Dar es Salaam. East African countries have dropped in the Economist Intelligence Unit’s global survey on financial inclusion.
The 2018 Global Microscope provides a unique insight into the leading practices that governments and regulators are adopting to channel the digital revolution of financial services into greater levels of financial inclusion.
Tanzania has dropped from first in 2016 to second currently among East African Community (EAC) member states, with Rwanda climbing from third to first. Kenya, which was second in 2016, has dropped to third.
Globally, Uganda and Kenya have dropped sharply among the 55 surveyed countries, the report shows.
Uganda is now ranked 48th, down from 33rd position, while Kenya has plunged to 28th spot from eighth.
Uganda’s latest score is 34/100 compared to 46/100 in 2016, while Kenya has dropped to 54/100 from 61/100.
Tanzania dropped to 14th position globally from sixth, while Rwanda is down to 11th from eighth.
Tanzania scored 60/100 in 2018 from 62/100 in 2016, while Rwanda rose slightly to 62/100 from 61/100.
East African countries’ drop down the rankings is largely a result of higher growth in other countries such as Uruguay, Pakistan, Argentina, Brazil, China, Paraguay and South Africa.
It has been reported that Tanzania has made great strides in improving financial inclusion, whose promotion is among the government’s priorities.
Legislation is said to be fair and proportionate, allowing the emergence of many fintech start-ups.
Tanzania is also among the first African countries to achieve complete interoperability in mobile money services. Along with the rest of East Africa, Tanzania has emerged as a hub for fintech and innovation.
However, more needs to be done on consumer protection despite significant strides having been made in the past few years.
The report says the Rwandan government has created a conducive environment in which to improve financial inclusion, as financial literacy is promoted by banks and schools.
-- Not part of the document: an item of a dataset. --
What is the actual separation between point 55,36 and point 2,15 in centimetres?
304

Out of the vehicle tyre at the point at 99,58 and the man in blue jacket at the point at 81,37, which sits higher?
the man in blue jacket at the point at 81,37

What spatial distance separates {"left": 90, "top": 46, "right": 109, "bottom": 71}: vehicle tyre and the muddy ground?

“There is good cooperation between government agencies and the private sector as regulatory sandboxes combined with strong and supportive financial authorities have propelled the growth of a fintech start-up hub in the country,” says the EIU report.
It suggests that as the digital financial ecosystem develops in Rwanda, it will be imperative for the country to strengthen consumer data protection laws.
A large portion of Rwanda’s population remains unbanked, with only 36 and 31 per cent of adults having bank and mobile money accounts, respectively, in 2017, according to the World Bank.
According to the EIU, Kenya has made significant progress in financial inclusion, supported mainly by the extraordinary growth of mobile money service providers.
The Kenyan government has been proactive and amended financial regulation based on prevailing market conditions. It has also improved ease of doing business.
The key enabler for financial inclusion is the interoperability of mobile phone financial services whereby users can now send money from one operator to another in a cost-effective manner.
According to Global Findex 2017, 73 per cent of adults in Kenya have mobile money accounts, up from 58 per cent in 2014. Twenty per cent of adults were unbanked in 2017.
Uganda’s enabling environment for financial inclusion has been strengthened by the introduction of regulations aimed at widening financial access and outlining a comprehensive strategy, says the EIU report.
The report shows that 58 per cent (10.8 million) of Ugandan adults engage with formal financial services. This rises to 78 per cent when informal financial services are taken into account.
However, the main barrier is the lack of an interoperability platform managed by regulators, and transfers among mobile service providers are subject only to agreements between operators.